• Assignment: Only the lines holding the word "ویزای" are wanted; copy each of them from the listing.

—————

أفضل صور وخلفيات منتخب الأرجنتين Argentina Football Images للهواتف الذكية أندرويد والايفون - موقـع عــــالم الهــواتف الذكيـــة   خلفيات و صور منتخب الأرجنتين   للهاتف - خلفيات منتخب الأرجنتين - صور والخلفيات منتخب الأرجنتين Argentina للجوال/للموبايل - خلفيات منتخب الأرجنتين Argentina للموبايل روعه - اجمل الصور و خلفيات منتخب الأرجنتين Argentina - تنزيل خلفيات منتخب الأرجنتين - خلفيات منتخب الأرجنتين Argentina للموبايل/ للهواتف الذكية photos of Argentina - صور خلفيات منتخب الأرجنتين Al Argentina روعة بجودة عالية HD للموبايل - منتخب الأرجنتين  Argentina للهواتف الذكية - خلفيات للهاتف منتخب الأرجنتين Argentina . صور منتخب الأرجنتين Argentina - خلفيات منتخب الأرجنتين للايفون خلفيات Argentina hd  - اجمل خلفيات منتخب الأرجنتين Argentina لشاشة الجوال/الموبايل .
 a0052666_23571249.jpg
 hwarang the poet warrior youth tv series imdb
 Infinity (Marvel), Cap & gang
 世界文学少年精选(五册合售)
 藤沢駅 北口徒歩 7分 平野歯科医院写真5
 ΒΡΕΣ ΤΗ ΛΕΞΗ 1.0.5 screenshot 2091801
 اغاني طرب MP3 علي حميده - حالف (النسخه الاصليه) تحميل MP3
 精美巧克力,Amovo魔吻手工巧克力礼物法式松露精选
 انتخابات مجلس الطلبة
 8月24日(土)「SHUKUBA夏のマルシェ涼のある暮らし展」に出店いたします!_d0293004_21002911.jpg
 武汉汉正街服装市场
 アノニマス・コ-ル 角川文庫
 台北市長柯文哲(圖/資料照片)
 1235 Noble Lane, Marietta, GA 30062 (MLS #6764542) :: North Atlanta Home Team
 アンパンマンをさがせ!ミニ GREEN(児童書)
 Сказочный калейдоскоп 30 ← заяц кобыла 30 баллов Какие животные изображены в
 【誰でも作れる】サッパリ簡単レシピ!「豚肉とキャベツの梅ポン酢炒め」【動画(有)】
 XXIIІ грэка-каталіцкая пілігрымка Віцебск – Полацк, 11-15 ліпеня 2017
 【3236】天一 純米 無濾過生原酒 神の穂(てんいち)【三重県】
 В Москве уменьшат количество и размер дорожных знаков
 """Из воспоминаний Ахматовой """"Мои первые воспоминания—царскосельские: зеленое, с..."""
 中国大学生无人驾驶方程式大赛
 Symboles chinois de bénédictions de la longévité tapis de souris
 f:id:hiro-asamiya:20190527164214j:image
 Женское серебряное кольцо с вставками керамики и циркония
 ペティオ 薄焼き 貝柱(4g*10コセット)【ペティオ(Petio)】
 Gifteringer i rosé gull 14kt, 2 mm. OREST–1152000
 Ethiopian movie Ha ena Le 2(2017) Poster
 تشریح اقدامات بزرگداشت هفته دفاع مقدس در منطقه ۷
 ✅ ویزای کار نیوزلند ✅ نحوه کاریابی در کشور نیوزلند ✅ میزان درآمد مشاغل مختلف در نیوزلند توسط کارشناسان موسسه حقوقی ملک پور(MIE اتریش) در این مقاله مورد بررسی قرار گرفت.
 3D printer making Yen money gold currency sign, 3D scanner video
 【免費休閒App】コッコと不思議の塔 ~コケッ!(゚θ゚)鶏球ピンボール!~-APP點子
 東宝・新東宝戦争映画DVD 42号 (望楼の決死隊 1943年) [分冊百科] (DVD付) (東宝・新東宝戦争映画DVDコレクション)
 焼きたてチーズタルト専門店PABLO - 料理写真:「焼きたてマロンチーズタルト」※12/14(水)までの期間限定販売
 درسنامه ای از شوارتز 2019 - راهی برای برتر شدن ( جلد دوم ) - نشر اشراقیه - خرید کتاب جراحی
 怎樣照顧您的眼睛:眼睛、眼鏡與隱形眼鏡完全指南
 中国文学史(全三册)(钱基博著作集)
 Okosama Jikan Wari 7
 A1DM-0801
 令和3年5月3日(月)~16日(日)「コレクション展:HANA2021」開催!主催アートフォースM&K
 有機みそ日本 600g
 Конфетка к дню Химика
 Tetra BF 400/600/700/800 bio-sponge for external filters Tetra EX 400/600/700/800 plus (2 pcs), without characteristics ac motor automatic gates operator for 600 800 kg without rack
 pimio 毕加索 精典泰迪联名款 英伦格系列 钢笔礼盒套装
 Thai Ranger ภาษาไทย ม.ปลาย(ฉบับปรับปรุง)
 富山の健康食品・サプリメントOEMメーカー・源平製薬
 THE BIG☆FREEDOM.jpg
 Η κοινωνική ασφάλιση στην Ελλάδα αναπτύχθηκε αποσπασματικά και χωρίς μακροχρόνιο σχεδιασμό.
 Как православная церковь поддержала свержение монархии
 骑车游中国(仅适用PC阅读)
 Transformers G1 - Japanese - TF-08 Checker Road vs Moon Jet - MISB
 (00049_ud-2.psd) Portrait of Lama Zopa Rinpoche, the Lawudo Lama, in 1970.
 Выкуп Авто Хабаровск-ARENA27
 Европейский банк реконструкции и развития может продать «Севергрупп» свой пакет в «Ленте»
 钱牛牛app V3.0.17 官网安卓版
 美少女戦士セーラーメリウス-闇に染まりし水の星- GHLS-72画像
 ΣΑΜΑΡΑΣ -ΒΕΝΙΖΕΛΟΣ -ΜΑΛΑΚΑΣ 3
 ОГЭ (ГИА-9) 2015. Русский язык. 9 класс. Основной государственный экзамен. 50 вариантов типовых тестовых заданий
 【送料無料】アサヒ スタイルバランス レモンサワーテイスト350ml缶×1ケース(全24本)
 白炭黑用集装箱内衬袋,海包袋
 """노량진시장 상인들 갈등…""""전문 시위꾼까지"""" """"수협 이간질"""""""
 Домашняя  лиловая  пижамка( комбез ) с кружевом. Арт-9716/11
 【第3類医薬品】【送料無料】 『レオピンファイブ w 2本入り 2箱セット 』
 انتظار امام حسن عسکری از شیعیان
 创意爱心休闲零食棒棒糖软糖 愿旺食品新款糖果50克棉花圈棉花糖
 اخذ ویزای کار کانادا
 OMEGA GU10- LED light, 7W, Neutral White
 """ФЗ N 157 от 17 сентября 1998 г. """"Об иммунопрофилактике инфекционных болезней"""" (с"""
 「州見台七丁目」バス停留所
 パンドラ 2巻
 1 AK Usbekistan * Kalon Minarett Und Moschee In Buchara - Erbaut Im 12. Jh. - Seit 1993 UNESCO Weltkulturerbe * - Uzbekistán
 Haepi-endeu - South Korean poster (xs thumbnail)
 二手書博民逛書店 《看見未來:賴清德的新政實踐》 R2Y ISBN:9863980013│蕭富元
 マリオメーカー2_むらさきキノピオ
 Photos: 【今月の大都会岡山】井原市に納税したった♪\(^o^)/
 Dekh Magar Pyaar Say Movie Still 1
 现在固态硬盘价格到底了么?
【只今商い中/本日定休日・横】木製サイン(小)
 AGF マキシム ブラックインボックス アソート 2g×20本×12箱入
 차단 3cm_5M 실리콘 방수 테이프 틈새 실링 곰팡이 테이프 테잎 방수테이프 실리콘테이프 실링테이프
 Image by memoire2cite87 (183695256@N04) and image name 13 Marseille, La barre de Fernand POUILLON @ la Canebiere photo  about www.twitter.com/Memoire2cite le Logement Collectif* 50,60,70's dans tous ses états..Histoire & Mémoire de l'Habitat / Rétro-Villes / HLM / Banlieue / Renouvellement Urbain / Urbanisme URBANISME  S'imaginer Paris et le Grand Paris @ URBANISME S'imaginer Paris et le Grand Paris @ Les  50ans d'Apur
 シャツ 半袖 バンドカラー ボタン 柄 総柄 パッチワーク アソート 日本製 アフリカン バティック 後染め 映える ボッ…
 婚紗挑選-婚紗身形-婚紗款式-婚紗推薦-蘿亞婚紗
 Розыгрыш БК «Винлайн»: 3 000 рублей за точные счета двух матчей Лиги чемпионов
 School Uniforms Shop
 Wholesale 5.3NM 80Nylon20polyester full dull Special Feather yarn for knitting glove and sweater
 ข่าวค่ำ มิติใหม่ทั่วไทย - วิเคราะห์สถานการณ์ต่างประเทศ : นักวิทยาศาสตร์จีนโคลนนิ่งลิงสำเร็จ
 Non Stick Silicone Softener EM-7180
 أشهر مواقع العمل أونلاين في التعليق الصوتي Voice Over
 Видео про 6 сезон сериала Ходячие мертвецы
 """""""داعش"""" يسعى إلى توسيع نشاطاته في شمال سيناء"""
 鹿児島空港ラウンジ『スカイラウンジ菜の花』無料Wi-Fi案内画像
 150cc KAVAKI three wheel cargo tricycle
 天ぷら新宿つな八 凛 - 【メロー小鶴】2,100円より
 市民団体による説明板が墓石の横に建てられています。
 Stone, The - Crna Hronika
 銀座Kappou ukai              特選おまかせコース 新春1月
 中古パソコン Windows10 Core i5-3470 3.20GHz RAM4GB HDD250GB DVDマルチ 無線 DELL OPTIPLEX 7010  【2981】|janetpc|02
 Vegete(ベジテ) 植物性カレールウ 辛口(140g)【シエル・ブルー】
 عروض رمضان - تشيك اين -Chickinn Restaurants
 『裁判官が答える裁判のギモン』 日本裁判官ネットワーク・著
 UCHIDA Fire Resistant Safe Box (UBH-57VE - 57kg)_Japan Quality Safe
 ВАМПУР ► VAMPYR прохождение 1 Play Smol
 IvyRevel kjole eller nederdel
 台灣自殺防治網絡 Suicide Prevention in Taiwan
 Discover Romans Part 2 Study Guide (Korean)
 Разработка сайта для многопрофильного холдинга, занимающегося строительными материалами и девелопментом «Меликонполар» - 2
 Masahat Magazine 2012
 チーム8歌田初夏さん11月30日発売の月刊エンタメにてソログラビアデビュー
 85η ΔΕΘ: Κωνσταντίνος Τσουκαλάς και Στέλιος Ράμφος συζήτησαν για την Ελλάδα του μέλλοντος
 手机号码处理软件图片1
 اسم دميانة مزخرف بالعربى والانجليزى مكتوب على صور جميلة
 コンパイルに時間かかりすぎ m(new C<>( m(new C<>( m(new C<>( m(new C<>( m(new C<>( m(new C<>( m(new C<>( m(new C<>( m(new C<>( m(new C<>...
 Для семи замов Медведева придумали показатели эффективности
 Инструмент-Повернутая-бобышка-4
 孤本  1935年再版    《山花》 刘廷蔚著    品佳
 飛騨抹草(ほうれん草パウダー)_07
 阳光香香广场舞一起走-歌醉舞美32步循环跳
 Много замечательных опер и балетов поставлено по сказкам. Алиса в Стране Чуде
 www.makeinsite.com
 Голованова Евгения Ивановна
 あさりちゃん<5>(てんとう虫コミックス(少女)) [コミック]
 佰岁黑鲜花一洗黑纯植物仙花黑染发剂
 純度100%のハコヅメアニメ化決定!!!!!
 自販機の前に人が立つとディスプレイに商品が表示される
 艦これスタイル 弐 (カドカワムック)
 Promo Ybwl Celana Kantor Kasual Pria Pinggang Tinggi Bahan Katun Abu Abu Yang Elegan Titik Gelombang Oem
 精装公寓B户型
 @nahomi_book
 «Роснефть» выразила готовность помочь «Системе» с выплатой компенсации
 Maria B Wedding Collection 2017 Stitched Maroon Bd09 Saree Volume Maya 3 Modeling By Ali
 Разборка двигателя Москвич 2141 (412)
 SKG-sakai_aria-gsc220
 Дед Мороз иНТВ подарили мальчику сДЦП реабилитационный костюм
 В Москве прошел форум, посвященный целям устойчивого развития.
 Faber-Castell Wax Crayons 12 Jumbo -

—————

• Response:
 ✅ ویزای کار نیوزلند ✅ نحوه کاریابی در کشور نیوزلند ✅ میزان درآمد مشاغل مختلف در نیوزلند توسط کارشناسان موسسه حقوقی ملک پور(MIE اتریش) در این مقاله مورد بررسی قرار گرفت.
 اخذ ویزای کار کانادا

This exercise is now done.